4 settembre 2013

musica


PARA NO OLVIDAR

Per non dimenticare” … il colpo di stato militare che quarant’anni fa, l’11 settembre del 1973, rovesciò la democrazia in Cile, Milano ha voluto riascoltare la storica band degli Inti Illimani che proprio in questa città scelse di vivere gran parte del proprio esilio; la Verdi li ha invitati per un concerto commemorativo che ha visto sullo stesso palcoscenico, insieme all’orchestra sinfonica, la band cilena e il coro “Cantosospeso” del brasiliano Martinho Lutero.

- _RIGHE FORNITE_:
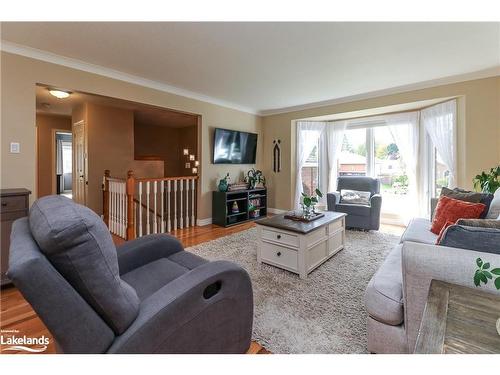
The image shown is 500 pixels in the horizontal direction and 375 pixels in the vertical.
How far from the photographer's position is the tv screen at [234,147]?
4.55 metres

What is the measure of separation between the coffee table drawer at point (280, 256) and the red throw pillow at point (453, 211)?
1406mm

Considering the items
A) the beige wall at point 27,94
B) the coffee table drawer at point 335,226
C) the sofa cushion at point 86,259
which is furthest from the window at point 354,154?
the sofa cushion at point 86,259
==
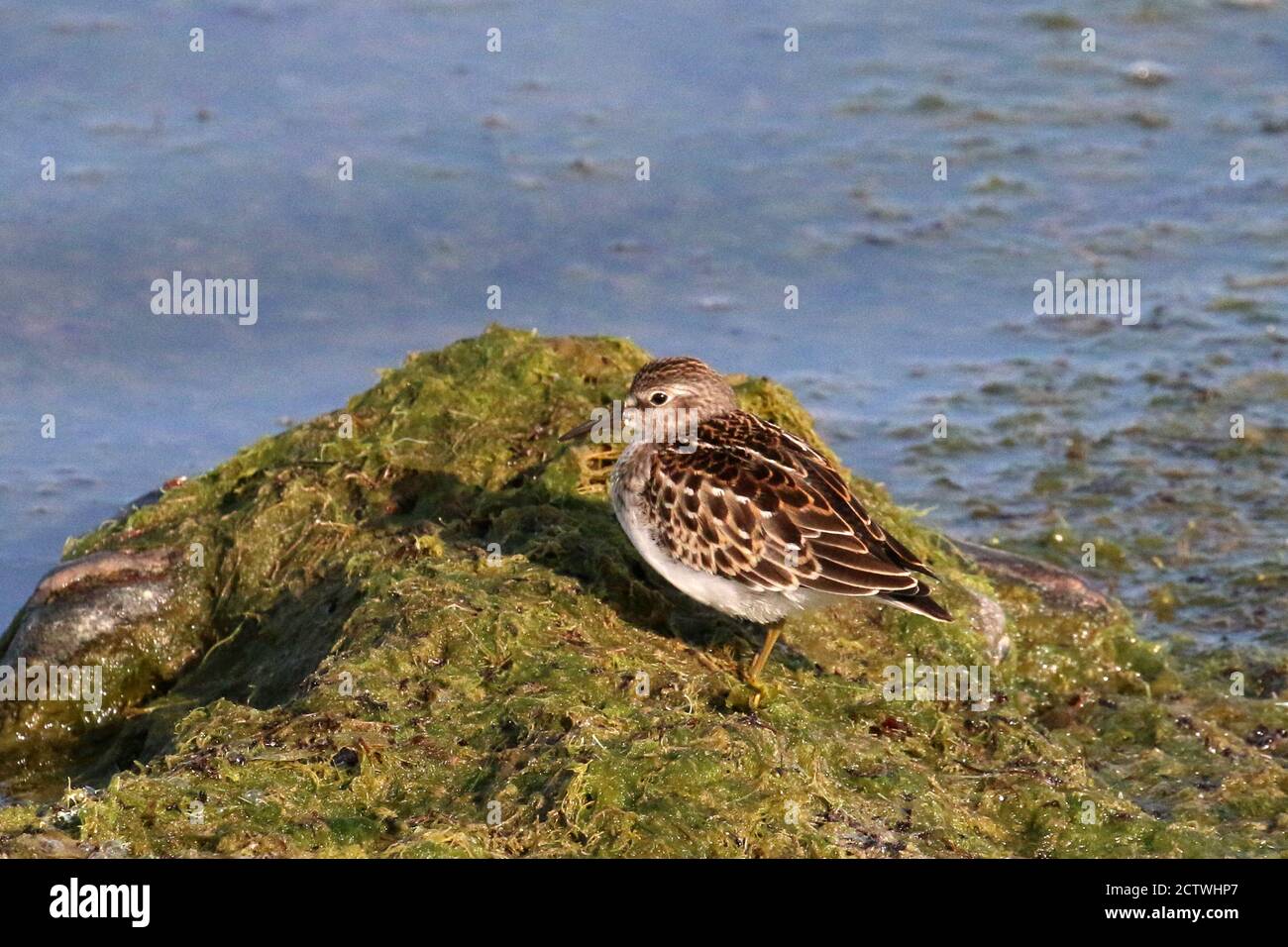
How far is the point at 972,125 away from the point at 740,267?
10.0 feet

- _COMPITO ASSEGNATO_: Trascrivi per intero il brano sul concerto commemorativo degli Inti Illimani a Milano, senza alcuna modifica.

- _RISPOSTA AL COMPITO_:
4 settembre 2013

musica


PARA NO OLVIDAR

Per non dimenticare” … il colpo di stato militare che quarant’anni fa, l’11 settembre del 1973, rovesciò la democrazia in Cile, Milano ha voluto riascoltare la storica band degli Inti Illimani che proprio in questa città scelse di vivere gran parte del proprio esilio; la Verdi li ha invitati per un concerto commemorativo che ha visto sullo stesso palcoscenico, insieme all’orchestra sinfonica, la band cilena e il coro “Cantosospeso” del brasiliano Martinho Lutero.